Donna de paradiso
da Jacopone da Todi e Dante Alighieri

con Marco Barbieri, Novella Broccoli, Francesca Giardullo, Iuri Monti, Martina Olley, Alessandro Pieri, Francesca Quercioli, Stefania Zavalloni
movimenti coreografici Rosita Di Firma
animazione digitale Claudia Cagneschi e Antonio Stincheddu
adattamento e regia Fabiola Crudeli e Walter Valeri

patrocinio
Diocesi di Cesena – Sarsina e Comune di Todi

“Donna de Paradiso” è certo la più nota delle laudi di Jacopone da Todi (1230-1306).
In essa si riversa la tormentata esperienza mistica di Jacopone. Un testo, così crudelmente umano, di cui si è cercato di mantenere il senso religioso: un doppio filo che lega l’uomo e il divino, in un rapporto di reciproca necessità.

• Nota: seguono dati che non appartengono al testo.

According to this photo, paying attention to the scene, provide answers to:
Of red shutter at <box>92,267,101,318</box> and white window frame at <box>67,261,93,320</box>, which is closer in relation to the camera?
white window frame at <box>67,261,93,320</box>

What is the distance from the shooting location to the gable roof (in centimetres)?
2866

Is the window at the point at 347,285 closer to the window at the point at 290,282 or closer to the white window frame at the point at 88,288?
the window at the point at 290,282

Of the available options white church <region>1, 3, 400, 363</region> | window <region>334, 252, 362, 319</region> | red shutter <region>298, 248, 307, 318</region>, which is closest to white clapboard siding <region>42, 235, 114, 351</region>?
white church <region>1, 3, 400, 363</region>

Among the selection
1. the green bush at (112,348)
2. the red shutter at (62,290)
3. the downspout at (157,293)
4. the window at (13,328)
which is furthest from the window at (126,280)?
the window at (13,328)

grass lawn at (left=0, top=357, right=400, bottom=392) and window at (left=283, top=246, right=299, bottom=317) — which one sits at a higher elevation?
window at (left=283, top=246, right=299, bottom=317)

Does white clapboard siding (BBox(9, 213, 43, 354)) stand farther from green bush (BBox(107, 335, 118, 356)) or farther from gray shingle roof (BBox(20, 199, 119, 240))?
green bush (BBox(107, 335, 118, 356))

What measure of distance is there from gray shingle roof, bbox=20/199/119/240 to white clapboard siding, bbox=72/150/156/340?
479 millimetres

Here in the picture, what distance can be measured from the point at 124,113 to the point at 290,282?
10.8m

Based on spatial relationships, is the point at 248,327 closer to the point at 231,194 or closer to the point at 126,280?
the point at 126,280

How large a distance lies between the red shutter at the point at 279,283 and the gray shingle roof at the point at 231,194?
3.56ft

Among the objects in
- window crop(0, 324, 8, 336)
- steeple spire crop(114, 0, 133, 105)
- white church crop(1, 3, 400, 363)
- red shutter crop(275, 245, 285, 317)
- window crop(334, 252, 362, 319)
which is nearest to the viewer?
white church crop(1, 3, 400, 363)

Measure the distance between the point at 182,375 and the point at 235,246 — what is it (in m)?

L’experienza Religiosa e Spirituale
Lo spettacolo teatrale, tratto dal testo omonimo di Jacopone da Todi, è incentrato sull’esperienza religiosa e spirituale dello stesso Jacopone, di cui viene data una rilettura in chiave contemporanea, anche se ad esso rimane fedele nell’antico linguaggio italico del 1200, recuperando nelle parole e in frasi lontane nel tempo, musicalità ed assonanze oggi dimenticate.
La rappresentazione si completa e trova la sua massima espressione nell’integrazione del testo con la coreografia, la musica e la scenografia.

I Movimenti
I movimenti degli attori, lenti, nitidi, essenziali, crescono di intensità e drammaticità, sospesi, quasi modificati, dalle gioiose danze delle donne.

La Scenografia
La scenografia minimale trasporta in una grande emozione dalla prima apertura del sipario, quando si presenta, a teatro completamente buio, un’enorme e luminosissimo fondale composto da diverse centinaia di radiografie: ricordo ancestrale di una sofferenza interiore moltiplicata all’infinito. L’illuminazione del fondale accompagna l’intensità della suggestione scenica, negando o mostrando la presenza delle mille anime trasparenti. Il resto della scenografia è costituito da un allestimento essenziale, oggetti semplici, utilizzati dagli attori come evocativi di ansia, dolore e sofferenza, ma anche di gioia e infine catarsi.
I pochi oggetti simbolici al centro della scena e le figure scure e immobili degli attori, la brillantezza delle vesti bianche delle attrici, contrastate dalla luce spettrale del fondale, vanno a formare una composizione nitida e armonica ricca di suggestioni.
Attraverso le proiezioni digitali, costruite sulle musiche e sulle danze degli attori, lo spazio scenico si trasforma in spazio dinamico andando ad enfatizzare i movimenti, i suoni e i colori quali protagonisti della scena stessa. Il fondale s’illumina, arde, danza, costruisce geometrie, si nasconde parzialmente. Tutto si muove all’unisono: gli attori, la musica, il fondale formano un vero concerto di ritmi e di forme geometriche.
Lo spettacolo è liberamente tratto dalle “Laudi” di Jacopone da Todi, il “Detto d’amore” e il “Fiore” di Dante Alighieri.
Un allestimento culturalmente molto importante che ha messo in diretto contatto gli attori con la lingua del 1200, aiutati in questo dal professor Walter Valeri (docente di storia del teatro presso la Harvard University, USA.) che, insieme con Fabiola Crudeli, ha realizzato l’adattamento e la regia.
Un testo, così crudelmente umano, di cui si è cercato di mantenere il senso religioso: un doppio filo che lega l’uomo e il divino, in un rapporto di reciproca necessità.
La scelta musicale accompagna il percorso di Jacopone alla conversione.
Lo spettacolo nasce come laboratorio realizzato nell’ambito della 5° edizione del Cantiere Internazionale Giovani, Forlì ed è stato rappresentato il 25 novembre 2004 al Teatro Bonci di Cesena, in Prima Assoluta.